All code from this tutorial can be found here.

After completing this tutorial you should be able to:

1. Use functions, structs, and pointers in Go

2. Create linked lists

3. Traverse the linked list, find its length and print out the nodes in the linked list

4. Insert nodes into the linked list

5. Delete nodes from the linked list

6. Do in-place insertions and deletions

7. Understand the mechanism of deletion in Go

The What:

Arrays are great when a continuous block of memory is available. But when it isn’t, linked lists for the win.

Linked Lists are quite simple data structures really. Each node in the list has 2 fields:

1. The data: Stores the actual data that needs to be stored (English can be funny).

2. The address: Stores the address to the next node in the linked list. The last node in the list stores null in its address field.

Figure 1: Each Node in the linked list stores Data and the Address of the next node in the list.

The How:

Before we get into the nitty-gritty of linked lists in Go, it's good to bring everyone onto the same page. This first section will teach you the basics of Go needed to get started with Data Structures in Go.

Go is all about type. — Todd Mcleod

A crash course in Golang:

Note:

1. The go language specification document is your best friend. Whenever you have doubts, questions or want to know more about how something is done in go , refer to the language spec. It can be found here: https://golang.org/ref/spec
2. The effective go document is helpful as well. The language used in effective go is easier to understand than the language specification. Effective go: https://golang.org/doc/effective_go
3. Go by example is a good website for quickly looking at simple examples on various go statements: https://gobyexample.com/
4. To test go code snippets: https://play.golang.org/

Variables: In go, variables can be declared and initialized in 2 ways:

:= (short variable declaration)

**GIVEN MATERIAL**

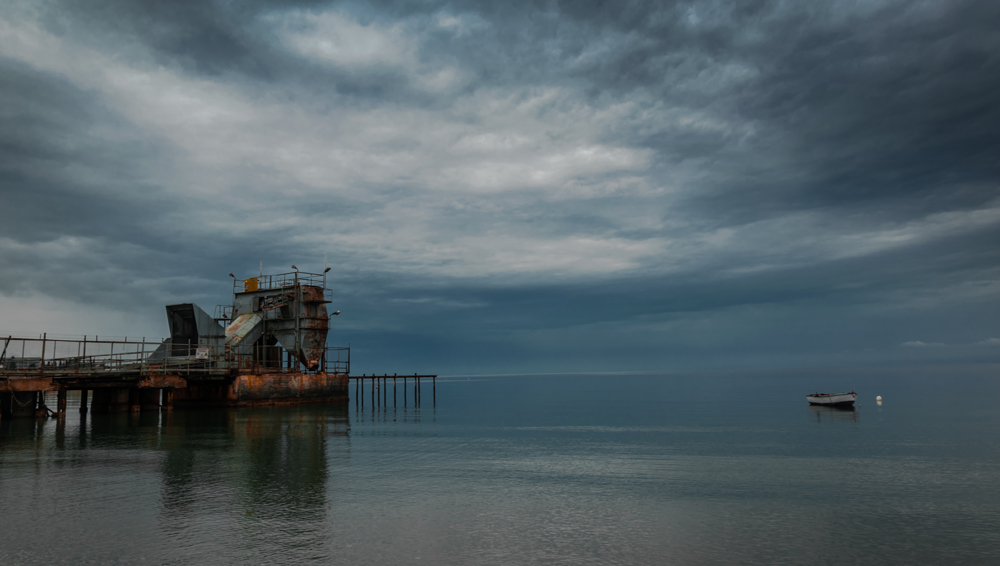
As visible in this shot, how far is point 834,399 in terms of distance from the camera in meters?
66.5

**AIM**
Decide whether each statement agrees with the Go linked list tutorial: (a) the final node in a linked list keeps null in its address field; (b) arrays work well when no continuous block of memory is free; (c) the language specification is easier to understand than Effective Go. For each, answer yes or no and quote the words from the tutorial that settle it.

**OUTPUT OF THE EXERCISE**
(a) Yes: "The last node in the list stores null in its address field."
(b) No: "Arrays are great when a continuous block of memory is available."
(c) No: "The language used in effective go is easier to understand than the language specification."